NSF Stories

Researchers begin to decipher the sea urchin microbiome

Scientists know surprisingly little about the microbiomes that support these spiny animals

Sea urchins receive a lot of attention in California. Red urchins support a thriving fishery, while their purple cousins are often blamed for mowing down kelp forests and creating urchin barrens. Yet for all the notice we pay them, we know surprisingly little about the microbiomes that support these spiny species.

U.S. National Science Foundation-funded researchers at the University of California, Santa Barbara led by geneticist Paige Miller sought to uncover the diversity in the guts of these important kelp forest inhabitants. The results reveal significant differences between the microbiota of the two species -- red urchins and purple urchins -- as well as between individuals in different habitats. The work was done at the NSF-funded Santa Barbara Coastal Long-Term Ecological Research site.

The study, which appears in Limnology and Oceanography Letters, represents the first step in understanding the function of urchins' microbial communities, including the possibility that urchins may be able to "farm" microbes in their guts to create their own food sources.

Both red and purple sea urchins consume algae but are fairly opportunistic omnivores that will eat decaying plant and animal matter, microbial mats and even other urchins. The microbiome in their guts might help urchins handle such a varied diet, but this possibility hasn't been examined until now.

"It's important to understand what animals eat and why," Miller said, "and we think the microbiome could play an important role in why species thrive despite all the variation in food availability that's out there in the ocean." However, scientists are only beginning to investigate the microbiota of ocean animals, let alone the function these microorganisms serve in their hosts.

To begin their investigation, Miller and her team collected red and purple urchins from three habitats in the Santa Barbara Channel: some from lush kelp forests, others from urchin barrens, and a few from one of the channel's many hydrocarbon seeps, where they scratch a living from mats of microbes that thrive on petroleum compounds.

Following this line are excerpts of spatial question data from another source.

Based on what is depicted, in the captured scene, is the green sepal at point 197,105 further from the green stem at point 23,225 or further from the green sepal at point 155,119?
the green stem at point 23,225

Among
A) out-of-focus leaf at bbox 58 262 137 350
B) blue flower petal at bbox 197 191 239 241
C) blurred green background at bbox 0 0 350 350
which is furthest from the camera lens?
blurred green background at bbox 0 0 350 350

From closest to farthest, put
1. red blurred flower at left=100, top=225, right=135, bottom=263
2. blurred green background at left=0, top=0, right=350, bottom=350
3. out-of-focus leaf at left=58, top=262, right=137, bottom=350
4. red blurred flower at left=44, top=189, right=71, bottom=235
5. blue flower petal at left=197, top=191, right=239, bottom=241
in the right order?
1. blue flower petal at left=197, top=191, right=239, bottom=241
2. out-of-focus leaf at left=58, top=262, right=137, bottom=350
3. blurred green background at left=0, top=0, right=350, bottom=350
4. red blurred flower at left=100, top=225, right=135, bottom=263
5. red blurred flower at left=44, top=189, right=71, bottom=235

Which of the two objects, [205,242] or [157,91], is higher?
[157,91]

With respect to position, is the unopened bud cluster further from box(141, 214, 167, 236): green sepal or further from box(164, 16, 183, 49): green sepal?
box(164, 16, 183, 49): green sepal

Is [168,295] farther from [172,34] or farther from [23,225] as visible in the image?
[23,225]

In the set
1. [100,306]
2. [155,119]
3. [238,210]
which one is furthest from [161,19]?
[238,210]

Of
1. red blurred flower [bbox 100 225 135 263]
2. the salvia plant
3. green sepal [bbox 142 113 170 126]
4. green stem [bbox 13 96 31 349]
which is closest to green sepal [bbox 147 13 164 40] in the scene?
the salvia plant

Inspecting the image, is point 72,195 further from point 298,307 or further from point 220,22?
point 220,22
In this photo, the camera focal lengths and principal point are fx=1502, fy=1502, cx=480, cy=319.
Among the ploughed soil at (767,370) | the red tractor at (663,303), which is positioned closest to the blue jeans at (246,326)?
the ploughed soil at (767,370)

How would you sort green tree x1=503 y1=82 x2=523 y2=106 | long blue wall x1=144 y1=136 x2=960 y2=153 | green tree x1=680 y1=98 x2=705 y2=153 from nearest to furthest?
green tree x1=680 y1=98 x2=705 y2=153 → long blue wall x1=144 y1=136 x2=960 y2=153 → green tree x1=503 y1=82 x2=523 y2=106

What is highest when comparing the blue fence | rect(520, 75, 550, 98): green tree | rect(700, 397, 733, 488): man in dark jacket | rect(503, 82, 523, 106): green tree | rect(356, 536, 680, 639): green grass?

The team found significant differences in the bacterial communities living in the two urchin species. However, they saw just as much variation between the microbiomes of individuals from the same species living in different habitats.

"Our study is the first to examine the microbiome in these extremely common, and ecologically important, species," said co-author Bob Miller, a researcher at UC Santa Barbara's Marine Science Institute. "We're just scratching the surface, but our study shows how complex these communities are."